** Supplied entries follows **

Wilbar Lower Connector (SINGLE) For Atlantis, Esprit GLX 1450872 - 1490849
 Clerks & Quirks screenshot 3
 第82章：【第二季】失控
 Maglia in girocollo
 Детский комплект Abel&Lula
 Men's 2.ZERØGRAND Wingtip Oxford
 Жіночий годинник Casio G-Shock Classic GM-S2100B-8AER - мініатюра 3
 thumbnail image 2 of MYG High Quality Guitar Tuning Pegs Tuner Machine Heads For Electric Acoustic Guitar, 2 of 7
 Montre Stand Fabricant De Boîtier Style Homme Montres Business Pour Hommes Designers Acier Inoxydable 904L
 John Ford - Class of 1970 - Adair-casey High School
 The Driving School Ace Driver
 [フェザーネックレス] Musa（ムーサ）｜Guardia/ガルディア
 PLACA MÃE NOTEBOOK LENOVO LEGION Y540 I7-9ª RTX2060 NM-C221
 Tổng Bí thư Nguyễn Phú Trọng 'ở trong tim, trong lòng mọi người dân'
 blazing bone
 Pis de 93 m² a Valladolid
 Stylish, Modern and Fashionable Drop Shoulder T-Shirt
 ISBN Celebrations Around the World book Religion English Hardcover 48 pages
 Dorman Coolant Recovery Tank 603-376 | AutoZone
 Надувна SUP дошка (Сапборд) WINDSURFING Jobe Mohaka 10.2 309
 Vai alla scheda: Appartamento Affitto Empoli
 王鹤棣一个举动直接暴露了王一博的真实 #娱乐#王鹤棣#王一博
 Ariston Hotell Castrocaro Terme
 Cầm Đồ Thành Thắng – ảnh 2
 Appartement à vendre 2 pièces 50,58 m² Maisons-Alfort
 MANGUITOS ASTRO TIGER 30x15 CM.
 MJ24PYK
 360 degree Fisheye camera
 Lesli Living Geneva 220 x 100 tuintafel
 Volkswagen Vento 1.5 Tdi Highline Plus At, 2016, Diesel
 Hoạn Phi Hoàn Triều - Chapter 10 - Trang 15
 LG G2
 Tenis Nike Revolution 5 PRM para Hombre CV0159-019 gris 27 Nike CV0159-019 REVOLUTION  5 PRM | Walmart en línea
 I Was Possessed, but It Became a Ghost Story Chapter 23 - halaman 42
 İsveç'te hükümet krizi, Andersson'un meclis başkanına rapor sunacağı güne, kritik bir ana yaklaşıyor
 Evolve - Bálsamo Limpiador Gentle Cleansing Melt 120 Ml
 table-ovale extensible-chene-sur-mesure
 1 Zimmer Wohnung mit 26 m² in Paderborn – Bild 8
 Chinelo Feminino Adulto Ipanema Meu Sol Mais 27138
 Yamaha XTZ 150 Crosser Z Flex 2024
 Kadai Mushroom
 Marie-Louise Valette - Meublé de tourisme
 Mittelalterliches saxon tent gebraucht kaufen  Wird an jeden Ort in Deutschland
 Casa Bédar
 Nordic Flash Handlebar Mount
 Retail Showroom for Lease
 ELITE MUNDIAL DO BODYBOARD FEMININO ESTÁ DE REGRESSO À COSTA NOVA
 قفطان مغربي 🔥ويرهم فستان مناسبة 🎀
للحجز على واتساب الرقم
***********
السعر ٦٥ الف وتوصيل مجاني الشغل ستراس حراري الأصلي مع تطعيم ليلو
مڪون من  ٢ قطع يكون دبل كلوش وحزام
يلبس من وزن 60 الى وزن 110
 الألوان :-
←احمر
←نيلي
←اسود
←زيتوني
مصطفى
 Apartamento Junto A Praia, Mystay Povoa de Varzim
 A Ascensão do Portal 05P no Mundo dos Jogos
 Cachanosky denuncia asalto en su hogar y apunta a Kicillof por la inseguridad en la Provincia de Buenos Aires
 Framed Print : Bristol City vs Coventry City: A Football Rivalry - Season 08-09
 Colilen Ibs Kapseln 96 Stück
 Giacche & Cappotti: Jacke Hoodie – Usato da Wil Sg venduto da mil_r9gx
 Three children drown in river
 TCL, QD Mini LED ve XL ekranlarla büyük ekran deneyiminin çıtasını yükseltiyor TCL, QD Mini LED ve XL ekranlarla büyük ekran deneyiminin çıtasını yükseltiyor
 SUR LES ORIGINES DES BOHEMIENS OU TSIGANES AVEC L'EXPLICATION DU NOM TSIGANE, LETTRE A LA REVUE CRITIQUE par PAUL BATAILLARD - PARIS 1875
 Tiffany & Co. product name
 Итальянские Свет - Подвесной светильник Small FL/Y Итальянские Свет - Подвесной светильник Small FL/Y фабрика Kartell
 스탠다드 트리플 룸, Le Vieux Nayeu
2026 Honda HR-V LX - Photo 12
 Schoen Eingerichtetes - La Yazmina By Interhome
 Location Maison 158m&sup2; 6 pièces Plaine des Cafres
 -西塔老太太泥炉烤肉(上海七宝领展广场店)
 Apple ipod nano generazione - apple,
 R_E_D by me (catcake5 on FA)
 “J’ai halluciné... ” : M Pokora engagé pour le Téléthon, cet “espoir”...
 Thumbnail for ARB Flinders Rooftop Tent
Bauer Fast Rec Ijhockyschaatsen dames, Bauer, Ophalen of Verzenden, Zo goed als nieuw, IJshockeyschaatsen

** End of Supplied entries **

▶ [Exercise brief]
Write the material out once more, exactly as it reads.

▶ [Solution for this exercise]
Wilbar Lower Connector (SINGLE) For Atlantis, Esprit GLX 1450872 - 1490849
 Clerks & Quirks screenshot 3
 第82章：【第二季】失控
 Maglia in girocollo
 Детский комплект Abel&Lula
 Men's 2.ZERØGRAND Wingtip Oxford
 Жіночий годинник Casio G-Shock Classic GM-S2100B-8AER - мініатюра 3
 thumbnail image 2 of MYG High Quality Guitar Tuning Pegs Tuner Machine Heads For Electric Acoustic Guitar, 2 of 7
 Montre Stand Fabricant De Boîtier Style Homme Montres Business Pour Hommes Designers Acier Inoxydable 904L
 John Ford - Class of 1970 - Adair-casey High School
 The Driving School Ace Driver
 [フェザーネックレス] Musa（ムーサ）｜Guardia/ガルディア
 PLACA MÃE NOTEBOOK LENOVO LEGION Y540 I7-9ª RTX2060 NM-C221
 Tổng Bí thư Nguyễn Phú Trọng 'ở trong tim, trong lòng mọi người dân'
 blazing bone
 Pis de 93 m² a Valladolid
 Stylish, Modern and Fashionable Drop Shoulder T-Shirt
 ISBN Celebrations Around the World book Religion English Hardcover 48 pages
 Dorman Coolant Recovery Tank 603-376 | AutoZone
 Надувна SUP дошка (Сапборд) WINDSURFING Jobe Mohaka 10.2 309
 Vai alla scheda: Appartamento Affitto Empoli
 王鹤棣一个举动直接暴露了王一博的真实 #娱乐#王鹤棣#王一博
 Ariston Hotell Castrocaro Terme
 Cầm Đồ Thành Thắng – ảnh 2
 Appartement à vendre 2 pièces 50,58 m² Maisons-Alfort
 MANGUITOS ASTRO TIGER 30x15 CM.
 MJ24PYK
 360 degree Fisheye camera
 Lesli Living Geneva 220 x 100 tuintafel
 Volkswagen Vento 1.5 Tdi Highline Plus At, 2016, Diesel
 Hoạn Phi Hoàn Triều - Chapter 10 - Trang 15
 LG G2
 Tenis Nike Revolution 5 PRM para Hombre CV0159-019 gris 27 Nike CV0159-019 REVOLUTION  5 PRM | Walmart en línea
 I Was Possessed, but It Became a Ghost Story Chapter 23 - halaman 42
 İsveç'te hükümet krizi, Andersson'un meclis başkanına rapor sunacağı güne, kritik bir ana yaklaşıyor
 Evolve - Bálsamo Limpiador Gentle Cleansing Melt 120 Ml
 table-ovale extensible-chene-sur-mesure
 1 Zimmer Wohnung mit 26 m² in Paderborn – Bild 8
 Chinelo Feminino Adulto Ipanema Meu Sol Mais 27138
 Yamaha XTZ 150 Crosser Z Flex 2024
 Kadai Mushroom
 Marie-Louise Valette - Meublé de tourisme
 Mittelalterliches saxon tent gebraucht kaufen  Wird an jeden Ort in Deutschland
 Casa Bédar
 Nordic Flash Handlebar Mount
 Retail Showroom for Lease
 ELITE MUNDIAL DO BODYBOARD FEMININO ESTÁ DE REGRESSO À COSTA NOVA
 قفطان مغربي 🔥ويرهم فستان مناسبة 🎀
للحجز على واتساب الرقم
***********
السعر ٦٥ الف وتوصيل مجاني الشغل ستراس حراري الأصلي مع تطعيم ليلو
مڪون من  ٢ قطع يكون دبل كلوش وحزام
يلبس من وزن 60 الى وزن 110
 الألوان :-
←احمر
←نيلي
←اسود
←زيتوني
مصطفى
 Apartamento Junto A Praia, Mystay Povoa de Varzim
 A Ascensão do Portal 05P no Mundo dos Jogos
 Cachanosky denuncia asalto en su hogar y apunta a Kicillof por la inseguridad en la Provincia de Buenos Aires
 Framed Print : Bristol City vs Coventry City: A Football Rivalry - Season 08-09
 Colilen Ibs Kapseln 96 Stück
 Giacche & Cappotti: Jacke Hoodie – Usato da Wil Sg venduto da mil_r9gx
 Three children drown in river
 TCL, QD Mini LED ve XL ekranlarla büyük ekran deneyiminin çıtasını yükseltiyor TCL, QD Mini LED ve XL ekranlarla büyük ekran deneyiminin çıtasını yükseltiyor
 SUR LES ORIGINES DES BOHEMIENS OU TSIGANES AVEC L'EXPLICATION DU NOM TSIGANE, LETTRE A LA REVUE CRITIQUE par PAUL BATAILLARD - PARIS 1875
 Tiffany & Co. product name
 Итальянские Свет - Подвесной светильник Small FL/Y Итальянские Свет - Подвесной светильник Small FL/Y фабрика Kartell
 스탠다드 트리플 룸, Le Vieux Nayeu
2026 Honda HR-V LX - Photo 12
 Schoen Eingerichtetes - La Yazmina By Interhome
 Location Maison 158m&sup2; 6 pièces Plaine des Cafres
 -西塔老太太泥炉烤肉(上海七宝领展广场店)
 Apple ipod nano generazione - apple,
 R_E_D by me (catcake5 on FA)
 “J’ai halluciné... ” : M Pokora engagé pour le Téléthon, cet “espoir”...
 Thumbnail for ARB Flinders Rooftop Tent
Bauer Fast Rec Ijhockyschaatsen dames, Bauer, Ophalen of Verzenden, Zo goed als nieuw, IJshockeyschaatsen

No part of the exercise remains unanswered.